§ **What to do**: Transcribe the material below line for line without changing anything, and leave any picture out of your answer.

§ **Input for this task**:
________________________________________
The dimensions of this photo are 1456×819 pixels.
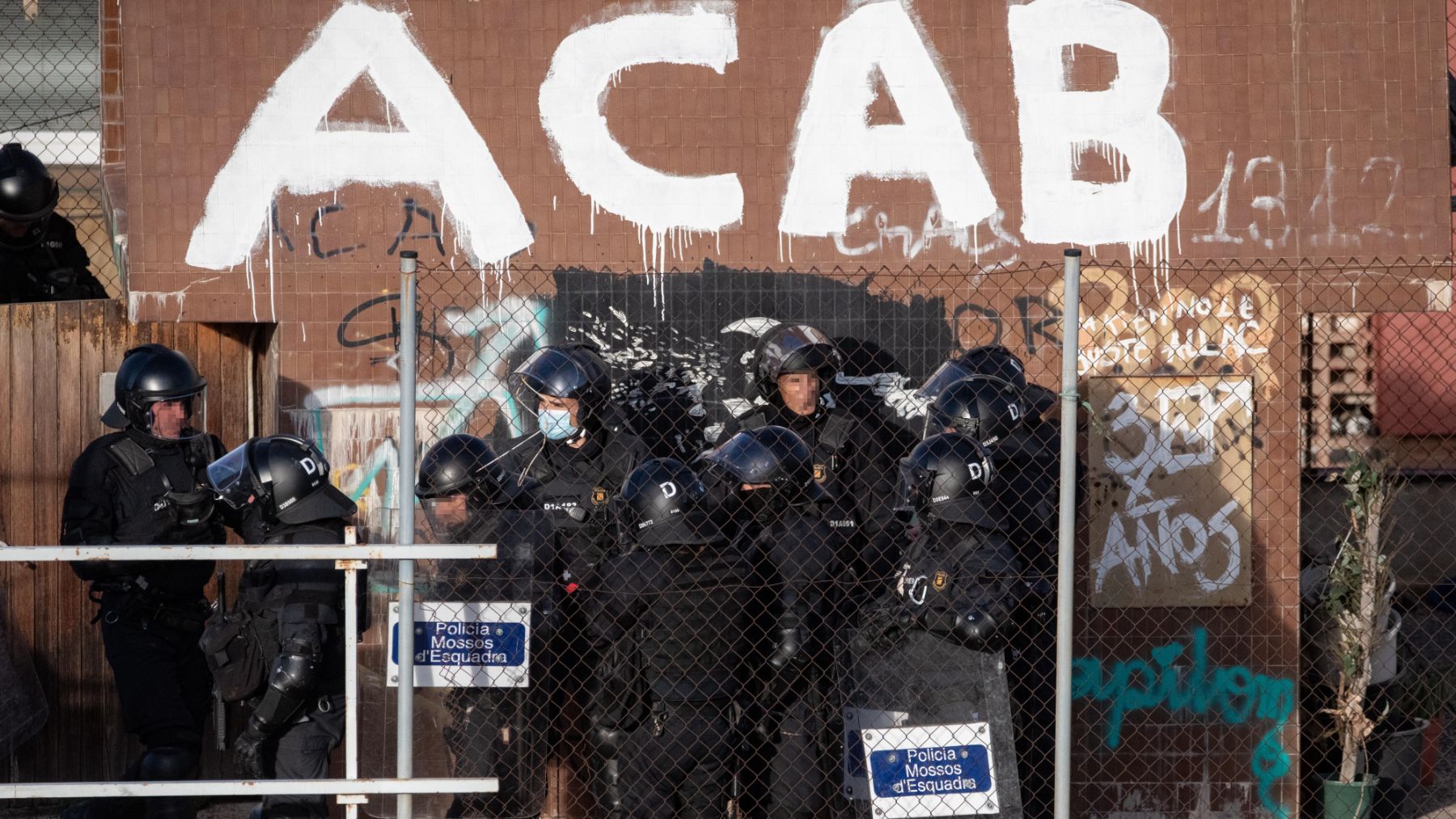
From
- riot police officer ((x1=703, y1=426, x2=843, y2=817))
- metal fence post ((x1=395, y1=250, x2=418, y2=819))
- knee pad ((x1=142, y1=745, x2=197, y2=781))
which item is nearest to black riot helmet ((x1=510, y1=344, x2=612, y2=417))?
riot police officer ((x1=703, y1=426, x2=843, y2=817))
________________________________________
§ **Expected output**:
The dimensions of this photo are 1456×819 pixels.
From
- riot police officer ((x1=703, y1=426, x2=843, y2=817))
- metal fence post ((x1=395, y1=250, x2=418, y2=819))
- knee pad ((x1=142, y1=745, x2=197, y2=781))
which item is nearest to black riot helmet ((x1=510, y1=344, x2=612, y2=417))?
riot police officer ((x1=703, y1=426, x2=843, y2=817))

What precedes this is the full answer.